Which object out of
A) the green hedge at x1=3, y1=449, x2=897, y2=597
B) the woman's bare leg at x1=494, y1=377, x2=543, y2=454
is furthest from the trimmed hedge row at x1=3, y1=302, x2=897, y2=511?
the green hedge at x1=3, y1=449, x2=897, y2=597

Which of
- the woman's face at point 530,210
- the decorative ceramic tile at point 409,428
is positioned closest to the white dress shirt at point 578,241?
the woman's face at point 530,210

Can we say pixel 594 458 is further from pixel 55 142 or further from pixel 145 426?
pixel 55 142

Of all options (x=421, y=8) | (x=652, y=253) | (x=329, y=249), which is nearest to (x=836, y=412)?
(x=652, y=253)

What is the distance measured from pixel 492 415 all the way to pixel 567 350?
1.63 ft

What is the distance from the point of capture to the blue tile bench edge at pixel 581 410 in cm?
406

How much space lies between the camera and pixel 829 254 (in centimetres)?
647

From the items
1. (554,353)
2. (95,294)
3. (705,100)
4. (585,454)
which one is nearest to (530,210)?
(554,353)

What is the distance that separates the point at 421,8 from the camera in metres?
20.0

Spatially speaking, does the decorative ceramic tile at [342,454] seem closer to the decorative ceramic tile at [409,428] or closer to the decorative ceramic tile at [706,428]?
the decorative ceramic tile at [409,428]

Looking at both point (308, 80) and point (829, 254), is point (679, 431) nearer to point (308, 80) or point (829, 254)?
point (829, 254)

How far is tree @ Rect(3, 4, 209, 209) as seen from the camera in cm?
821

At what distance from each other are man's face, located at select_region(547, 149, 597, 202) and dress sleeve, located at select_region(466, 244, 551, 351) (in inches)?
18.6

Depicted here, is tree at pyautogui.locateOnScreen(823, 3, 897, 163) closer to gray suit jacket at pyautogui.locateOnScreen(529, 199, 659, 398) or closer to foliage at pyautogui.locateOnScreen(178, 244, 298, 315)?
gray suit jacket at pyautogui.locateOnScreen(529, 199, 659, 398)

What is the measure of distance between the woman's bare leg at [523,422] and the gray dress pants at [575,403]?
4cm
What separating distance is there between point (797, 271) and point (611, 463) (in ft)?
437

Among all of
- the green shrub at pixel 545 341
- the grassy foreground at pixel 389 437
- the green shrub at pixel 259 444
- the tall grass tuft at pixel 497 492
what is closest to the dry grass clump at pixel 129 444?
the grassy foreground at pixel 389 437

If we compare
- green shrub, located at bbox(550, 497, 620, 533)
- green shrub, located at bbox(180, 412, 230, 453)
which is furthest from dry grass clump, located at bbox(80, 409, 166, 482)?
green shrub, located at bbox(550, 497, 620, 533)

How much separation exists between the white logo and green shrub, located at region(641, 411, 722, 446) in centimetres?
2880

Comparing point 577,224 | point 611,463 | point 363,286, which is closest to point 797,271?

⁂

Extract every line of the listing above that contains the word "jacket".

*The solution*:
Depicted here, is tree at pyautogui.locateOnScreen(823, 3, 897, 163) closer to gray suit jacket at pyautogui.locateOnScreen(529, 199, 659, 398) or closer to foliage at pyautogui.locateOnScreen(178, 244, 298, 315)?
gray suit jacket at pyautogui.locateOnScreen(529, 199, 659, 398)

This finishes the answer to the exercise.